[Page-level text extractions]
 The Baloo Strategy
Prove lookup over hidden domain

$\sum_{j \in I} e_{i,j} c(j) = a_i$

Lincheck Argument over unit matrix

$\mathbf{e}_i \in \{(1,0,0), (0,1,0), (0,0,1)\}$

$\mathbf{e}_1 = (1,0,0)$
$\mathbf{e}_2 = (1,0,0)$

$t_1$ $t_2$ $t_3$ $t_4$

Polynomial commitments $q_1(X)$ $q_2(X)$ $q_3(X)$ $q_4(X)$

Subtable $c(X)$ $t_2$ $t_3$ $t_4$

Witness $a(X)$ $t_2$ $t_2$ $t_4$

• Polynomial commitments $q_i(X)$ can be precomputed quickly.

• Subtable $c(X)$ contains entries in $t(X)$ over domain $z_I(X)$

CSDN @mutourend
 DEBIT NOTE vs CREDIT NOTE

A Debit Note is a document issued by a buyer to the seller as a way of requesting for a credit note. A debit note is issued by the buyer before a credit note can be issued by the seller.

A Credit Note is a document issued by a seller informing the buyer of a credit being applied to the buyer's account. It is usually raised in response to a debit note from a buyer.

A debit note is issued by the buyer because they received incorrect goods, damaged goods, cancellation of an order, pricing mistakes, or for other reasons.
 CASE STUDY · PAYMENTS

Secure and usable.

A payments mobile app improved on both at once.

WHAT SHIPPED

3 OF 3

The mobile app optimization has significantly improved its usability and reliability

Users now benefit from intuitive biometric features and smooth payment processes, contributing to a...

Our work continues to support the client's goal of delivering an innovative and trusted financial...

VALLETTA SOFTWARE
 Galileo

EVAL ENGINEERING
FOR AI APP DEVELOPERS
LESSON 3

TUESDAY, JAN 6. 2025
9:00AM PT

> [YOUR ASSIGNMENT]
The answer should be all the entries, restated with no word changed.

> [WRITTEN ANSWER]
 The Baloo Strategy
Prove lookup over hidden domain

$\sum_{j \in I} e_{i,j} c(j) = a_i$

Lincheck Argument over unit matrix

$\mathbf{e}_i \in \{(1,0,0), (0,1,0), (0,0,1)\}$

$\mathbf{e}_1 = (1,0,0)$
$\mathbf{e}_2 = (1,0,0)$

$t_1$ $t_2$ $t_3$ $t_4$

Polynomial commitments $q_1(X)$ $q_2(X)$ $q_3(X)$ $q_4(X)$

Subtable $c(X)$ $t_2$ $t_3$ $t_4$

Witness $a(X)$ $t_2$ $t_2$ $t_4$

• Polynomial commitments $q_i(X)$ can be precomputed quickly.

• Subtable $c(X)$ contains entries in $t(X)$ over domain $z_I(X)$

CSDN @mutourend
 DEBIT NOTE vs CREDIT NOTE

A Debit Note is a document issued by a buyer to the seller as a way of requesting for a credit note. A debit note is issued by the buyer before a credit note can be issued by the seller.

A Credit Note is a document issued by a seller informing the buyer of a credit being applied to the buyer's account. It is usually raised in response to a debit note from a buyer.

A debit note is issued by the buyer because they received incorrect goods, damaged goods, cancellation of an order, pricing mistakes, or for other reasons.
 CASE STUDY · PAYMENTS

Secure and usable.

A payments mobile app improved on both at once.

WHAT SHIPPED

3 OF 3

The mobile app optimization has significantly improved its usability and reliability

Users now benefit from intuitive biometric features and smooth payment processes, contributing to a...

Our work continues to support the client's goal of delivering an innovative and trusted financial...

VALLETTA SOFTWARE
 Galileo

EVAL ENGINEERING
FOR AI APP DEVELOPERS
LESSON 3

TUESDAY, JAN 6. 2025
9:00AM PT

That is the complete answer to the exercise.